Monday, September 03, 2007

GEGYO O KYU SU: Ceasing Intellectual Work

GON O TAZUNE GO O OU NO GEGYO O KYU SU BESHI.

GON sayings
O [object particle]
TAZUNE investigate, research, study

GO words
O [object particle]
OU chase, chase after

NO [joining particle]

GE understanding
GYO goings on, conduct, work

O [object particle]

KYU, rest, cease
SUBESHI should

"We should cease the intellectual work of studying sayings and chasing words."

In endeavoring to clarify what this sentence means to me, I will draw a distinction between two kinds of thinking.

The first kind is intellectual thinking, abstract thinking, thinking about -- what we usually mean by thinking. This is the kind of thinking Master Dogen is urging us to take a rest from.

The second kind of thinking is not thinking about but thinking itself -- what FM Alexander called "the most mental thing there is." It is to think in a very vital way, and not in an end-gaining way. It is not what we generally understand by the word thinking.

When Master Dogen wrote in Shobogenzo that "to break a sitting-cushion is right thinking," he was describing the second kind of thinking.

I have a very good Alexander student who, when he started lessons two or three years ago, always let me know when he was trying to figure out something I said in an end-gaining way -- he would furrow his brow so that I could see a big fold between his eyebrows. Over the course of our first few lessons we turned this habit into a running joke. Whenever I drew his attention to it, he would laugh and stop thinking like that -- thereby releasing the tension from between his eyebrows.

Alexander work, FM used to say, and Marjory Barlow often reminded everybody, is an exercise in finding out what thinking is -- what the second kind of thinking is. Thinking is the means-whereby.

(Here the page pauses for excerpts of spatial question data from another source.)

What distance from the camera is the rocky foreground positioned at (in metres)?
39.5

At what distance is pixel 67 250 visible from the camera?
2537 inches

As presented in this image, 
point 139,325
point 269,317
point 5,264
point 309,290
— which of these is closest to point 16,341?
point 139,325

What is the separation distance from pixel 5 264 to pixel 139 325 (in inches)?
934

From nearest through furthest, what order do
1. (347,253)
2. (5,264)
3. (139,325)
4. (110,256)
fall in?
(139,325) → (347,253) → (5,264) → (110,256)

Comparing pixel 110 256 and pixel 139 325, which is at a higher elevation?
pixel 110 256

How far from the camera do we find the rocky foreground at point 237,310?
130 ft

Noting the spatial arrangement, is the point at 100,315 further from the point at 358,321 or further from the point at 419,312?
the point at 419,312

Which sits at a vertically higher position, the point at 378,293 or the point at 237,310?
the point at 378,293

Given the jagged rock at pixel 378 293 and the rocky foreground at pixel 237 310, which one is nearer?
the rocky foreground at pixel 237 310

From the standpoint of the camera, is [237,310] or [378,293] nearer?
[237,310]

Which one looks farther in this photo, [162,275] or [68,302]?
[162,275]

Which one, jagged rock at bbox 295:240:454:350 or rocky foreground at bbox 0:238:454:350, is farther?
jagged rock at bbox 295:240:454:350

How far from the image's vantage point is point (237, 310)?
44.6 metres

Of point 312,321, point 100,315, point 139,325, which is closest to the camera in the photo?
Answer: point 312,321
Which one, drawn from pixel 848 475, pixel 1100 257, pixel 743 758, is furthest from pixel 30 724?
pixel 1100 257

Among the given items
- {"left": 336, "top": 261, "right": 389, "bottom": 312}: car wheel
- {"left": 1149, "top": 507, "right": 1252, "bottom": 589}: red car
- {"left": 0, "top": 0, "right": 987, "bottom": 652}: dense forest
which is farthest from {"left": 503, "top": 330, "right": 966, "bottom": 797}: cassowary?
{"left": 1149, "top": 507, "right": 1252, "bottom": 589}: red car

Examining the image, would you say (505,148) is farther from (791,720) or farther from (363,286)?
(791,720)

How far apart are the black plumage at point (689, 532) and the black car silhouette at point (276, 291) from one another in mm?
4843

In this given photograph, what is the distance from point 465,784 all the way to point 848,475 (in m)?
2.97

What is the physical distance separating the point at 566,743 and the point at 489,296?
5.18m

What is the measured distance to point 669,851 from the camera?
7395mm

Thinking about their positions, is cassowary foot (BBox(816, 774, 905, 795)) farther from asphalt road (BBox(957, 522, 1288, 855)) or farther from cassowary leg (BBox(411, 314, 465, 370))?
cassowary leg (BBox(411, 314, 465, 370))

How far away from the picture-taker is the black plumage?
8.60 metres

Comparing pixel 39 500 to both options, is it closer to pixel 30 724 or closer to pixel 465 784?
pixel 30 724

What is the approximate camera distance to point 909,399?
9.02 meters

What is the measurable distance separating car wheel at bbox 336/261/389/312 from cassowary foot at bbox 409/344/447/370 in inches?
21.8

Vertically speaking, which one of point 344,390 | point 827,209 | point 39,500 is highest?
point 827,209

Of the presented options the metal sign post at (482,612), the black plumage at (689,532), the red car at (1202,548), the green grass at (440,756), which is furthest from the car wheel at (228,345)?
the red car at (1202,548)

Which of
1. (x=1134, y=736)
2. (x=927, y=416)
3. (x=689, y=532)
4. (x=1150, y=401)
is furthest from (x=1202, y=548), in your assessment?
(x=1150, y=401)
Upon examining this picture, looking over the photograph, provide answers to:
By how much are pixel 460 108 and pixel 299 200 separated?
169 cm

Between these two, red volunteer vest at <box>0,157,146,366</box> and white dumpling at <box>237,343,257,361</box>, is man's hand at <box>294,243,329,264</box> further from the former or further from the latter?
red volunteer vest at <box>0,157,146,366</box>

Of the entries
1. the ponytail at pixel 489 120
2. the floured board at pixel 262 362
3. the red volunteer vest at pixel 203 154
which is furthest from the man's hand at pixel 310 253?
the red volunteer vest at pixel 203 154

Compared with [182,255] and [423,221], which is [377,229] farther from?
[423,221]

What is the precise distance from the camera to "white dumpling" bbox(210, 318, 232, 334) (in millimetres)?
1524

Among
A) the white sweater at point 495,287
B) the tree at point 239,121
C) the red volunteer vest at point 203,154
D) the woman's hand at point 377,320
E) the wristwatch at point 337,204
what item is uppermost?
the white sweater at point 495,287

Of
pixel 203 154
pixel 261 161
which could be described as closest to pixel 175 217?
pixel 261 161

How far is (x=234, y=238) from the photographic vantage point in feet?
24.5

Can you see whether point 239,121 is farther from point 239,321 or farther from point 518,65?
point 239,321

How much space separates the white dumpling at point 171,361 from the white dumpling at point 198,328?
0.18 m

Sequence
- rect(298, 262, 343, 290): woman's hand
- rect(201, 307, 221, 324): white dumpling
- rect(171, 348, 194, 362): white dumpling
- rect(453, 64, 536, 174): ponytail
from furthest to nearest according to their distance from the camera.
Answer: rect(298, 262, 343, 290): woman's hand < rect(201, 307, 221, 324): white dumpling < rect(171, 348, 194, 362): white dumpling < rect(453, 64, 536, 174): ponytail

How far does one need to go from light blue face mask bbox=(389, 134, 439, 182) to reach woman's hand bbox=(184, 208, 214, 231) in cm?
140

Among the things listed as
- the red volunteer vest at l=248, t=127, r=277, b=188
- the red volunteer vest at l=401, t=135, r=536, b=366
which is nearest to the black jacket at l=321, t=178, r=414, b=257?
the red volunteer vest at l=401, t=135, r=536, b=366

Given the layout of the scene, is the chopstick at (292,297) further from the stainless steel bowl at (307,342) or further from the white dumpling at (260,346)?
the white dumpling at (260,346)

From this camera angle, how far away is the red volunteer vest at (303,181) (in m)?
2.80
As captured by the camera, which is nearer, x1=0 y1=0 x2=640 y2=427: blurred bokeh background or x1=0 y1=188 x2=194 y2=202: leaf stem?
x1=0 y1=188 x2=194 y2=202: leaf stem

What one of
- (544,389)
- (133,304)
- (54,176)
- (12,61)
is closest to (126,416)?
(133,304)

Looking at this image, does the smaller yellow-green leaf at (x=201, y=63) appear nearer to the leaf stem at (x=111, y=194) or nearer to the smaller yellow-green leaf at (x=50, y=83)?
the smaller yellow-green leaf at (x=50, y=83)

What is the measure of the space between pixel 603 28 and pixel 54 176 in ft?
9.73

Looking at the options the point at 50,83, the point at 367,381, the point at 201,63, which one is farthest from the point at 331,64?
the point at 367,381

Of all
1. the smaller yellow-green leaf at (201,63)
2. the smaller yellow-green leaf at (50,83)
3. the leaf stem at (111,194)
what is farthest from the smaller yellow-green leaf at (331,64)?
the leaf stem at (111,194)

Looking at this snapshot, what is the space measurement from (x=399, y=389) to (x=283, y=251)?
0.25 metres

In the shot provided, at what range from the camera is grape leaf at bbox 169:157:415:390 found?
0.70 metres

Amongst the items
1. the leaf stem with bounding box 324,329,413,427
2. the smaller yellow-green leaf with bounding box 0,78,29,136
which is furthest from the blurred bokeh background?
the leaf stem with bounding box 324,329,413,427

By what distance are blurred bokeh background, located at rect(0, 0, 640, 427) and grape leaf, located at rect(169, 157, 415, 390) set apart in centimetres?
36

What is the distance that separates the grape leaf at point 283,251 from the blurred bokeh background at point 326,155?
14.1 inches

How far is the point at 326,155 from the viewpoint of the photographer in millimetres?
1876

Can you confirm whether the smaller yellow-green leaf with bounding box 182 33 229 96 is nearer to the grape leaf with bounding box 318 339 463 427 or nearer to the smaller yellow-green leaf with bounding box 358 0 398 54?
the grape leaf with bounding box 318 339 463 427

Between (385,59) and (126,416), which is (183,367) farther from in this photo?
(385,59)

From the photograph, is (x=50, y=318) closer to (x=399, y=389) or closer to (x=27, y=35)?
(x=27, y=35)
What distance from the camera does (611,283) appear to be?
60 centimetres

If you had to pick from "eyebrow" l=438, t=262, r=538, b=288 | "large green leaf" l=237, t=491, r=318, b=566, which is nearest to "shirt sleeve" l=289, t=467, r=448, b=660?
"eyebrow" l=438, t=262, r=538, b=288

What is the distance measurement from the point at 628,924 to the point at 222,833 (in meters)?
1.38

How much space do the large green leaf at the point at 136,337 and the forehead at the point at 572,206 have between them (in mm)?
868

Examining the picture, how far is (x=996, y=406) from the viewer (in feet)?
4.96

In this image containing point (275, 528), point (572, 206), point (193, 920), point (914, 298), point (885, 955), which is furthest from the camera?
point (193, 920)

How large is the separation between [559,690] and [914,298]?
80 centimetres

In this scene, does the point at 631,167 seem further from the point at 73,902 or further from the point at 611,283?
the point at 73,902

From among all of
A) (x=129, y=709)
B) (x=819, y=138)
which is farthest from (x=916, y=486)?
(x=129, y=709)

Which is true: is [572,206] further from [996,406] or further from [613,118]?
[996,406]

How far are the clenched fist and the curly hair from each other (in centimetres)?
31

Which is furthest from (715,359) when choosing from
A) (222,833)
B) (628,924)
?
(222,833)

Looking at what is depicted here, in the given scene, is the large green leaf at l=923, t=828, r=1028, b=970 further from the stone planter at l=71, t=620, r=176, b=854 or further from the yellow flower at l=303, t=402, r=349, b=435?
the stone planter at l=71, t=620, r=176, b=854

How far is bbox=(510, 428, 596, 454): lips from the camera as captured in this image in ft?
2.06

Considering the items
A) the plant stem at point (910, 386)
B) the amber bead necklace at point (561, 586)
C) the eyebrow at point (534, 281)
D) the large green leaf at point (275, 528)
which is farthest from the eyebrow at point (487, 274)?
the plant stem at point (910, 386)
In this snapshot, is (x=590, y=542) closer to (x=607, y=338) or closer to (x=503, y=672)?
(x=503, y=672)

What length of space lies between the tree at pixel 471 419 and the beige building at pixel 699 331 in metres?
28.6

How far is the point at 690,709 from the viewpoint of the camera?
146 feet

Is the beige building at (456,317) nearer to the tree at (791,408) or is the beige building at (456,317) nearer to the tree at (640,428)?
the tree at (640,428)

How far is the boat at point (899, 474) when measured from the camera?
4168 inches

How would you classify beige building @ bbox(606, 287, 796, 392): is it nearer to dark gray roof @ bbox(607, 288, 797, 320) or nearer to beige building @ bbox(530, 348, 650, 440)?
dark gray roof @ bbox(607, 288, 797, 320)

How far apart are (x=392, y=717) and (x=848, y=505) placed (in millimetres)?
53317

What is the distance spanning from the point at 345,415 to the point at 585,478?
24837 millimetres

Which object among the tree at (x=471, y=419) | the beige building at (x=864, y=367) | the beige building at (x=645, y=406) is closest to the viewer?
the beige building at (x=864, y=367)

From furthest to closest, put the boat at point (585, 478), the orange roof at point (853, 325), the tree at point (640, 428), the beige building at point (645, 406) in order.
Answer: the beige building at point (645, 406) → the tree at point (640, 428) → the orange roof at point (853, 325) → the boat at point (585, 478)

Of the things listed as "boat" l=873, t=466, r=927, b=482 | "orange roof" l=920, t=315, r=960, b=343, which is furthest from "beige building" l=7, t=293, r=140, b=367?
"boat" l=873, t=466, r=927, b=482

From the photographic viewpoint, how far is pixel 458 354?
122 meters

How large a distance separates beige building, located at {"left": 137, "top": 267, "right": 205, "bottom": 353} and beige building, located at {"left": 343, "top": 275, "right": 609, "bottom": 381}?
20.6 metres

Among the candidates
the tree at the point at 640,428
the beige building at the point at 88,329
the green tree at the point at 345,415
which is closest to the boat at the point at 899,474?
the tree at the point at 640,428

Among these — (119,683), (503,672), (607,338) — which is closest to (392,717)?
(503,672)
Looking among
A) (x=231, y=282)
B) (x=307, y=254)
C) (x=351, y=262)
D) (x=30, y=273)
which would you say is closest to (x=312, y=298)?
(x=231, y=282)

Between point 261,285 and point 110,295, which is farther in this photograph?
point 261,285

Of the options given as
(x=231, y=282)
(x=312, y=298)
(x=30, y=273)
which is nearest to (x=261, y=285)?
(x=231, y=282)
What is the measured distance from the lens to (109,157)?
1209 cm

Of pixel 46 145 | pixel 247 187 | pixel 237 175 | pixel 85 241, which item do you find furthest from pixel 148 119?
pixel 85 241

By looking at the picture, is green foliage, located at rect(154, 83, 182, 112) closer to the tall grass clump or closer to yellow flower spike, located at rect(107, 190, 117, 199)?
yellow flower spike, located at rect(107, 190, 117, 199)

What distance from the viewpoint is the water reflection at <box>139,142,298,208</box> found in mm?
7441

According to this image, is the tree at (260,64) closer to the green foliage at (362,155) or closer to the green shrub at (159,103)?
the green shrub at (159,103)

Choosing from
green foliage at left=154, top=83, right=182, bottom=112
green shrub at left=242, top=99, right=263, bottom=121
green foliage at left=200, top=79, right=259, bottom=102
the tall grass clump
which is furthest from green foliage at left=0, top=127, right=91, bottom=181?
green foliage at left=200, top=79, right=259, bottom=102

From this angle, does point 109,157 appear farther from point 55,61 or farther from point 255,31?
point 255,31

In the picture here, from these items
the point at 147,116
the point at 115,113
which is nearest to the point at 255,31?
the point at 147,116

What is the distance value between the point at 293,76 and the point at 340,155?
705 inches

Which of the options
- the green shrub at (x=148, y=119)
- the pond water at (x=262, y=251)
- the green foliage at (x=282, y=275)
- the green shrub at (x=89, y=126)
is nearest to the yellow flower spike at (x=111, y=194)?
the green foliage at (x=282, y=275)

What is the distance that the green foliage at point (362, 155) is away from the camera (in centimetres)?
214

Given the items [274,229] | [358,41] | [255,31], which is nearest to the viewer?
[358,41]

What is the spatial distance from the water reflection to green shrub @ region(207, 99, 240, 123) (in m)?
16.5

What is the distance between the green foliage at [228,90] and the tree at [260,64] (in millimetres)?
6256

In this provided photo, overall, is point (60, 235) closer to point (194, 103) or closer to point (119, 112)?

Thinking up, without doing anything at all about it but just thinking up along the spine, is the essence of mental sitting in the full lotus posture. (The big difficulty, for all of us it seems, is in the not doing, in the without.)

The first kind of abstract thinking, trying to solve some problem intellectually, and this second kind of vital thinking are totally different approaches. In fact, they may be seen as mutually exclusive, insofar as end-gaining and attending to the means-whereby may be seen as mutually exclusive activities. As a basic rule, it is one or the other.

This is the reason, as I understand it, that in the preamble to his instructions for how to sit, Master Dogen urged us to take a rest from the first kind of thinking.

Some Zen Masters, who pride themselves on being not thinkers but doers, are fixed in their prejudice against the word "thinking." In the end, that problem is nobody else's problem but their own.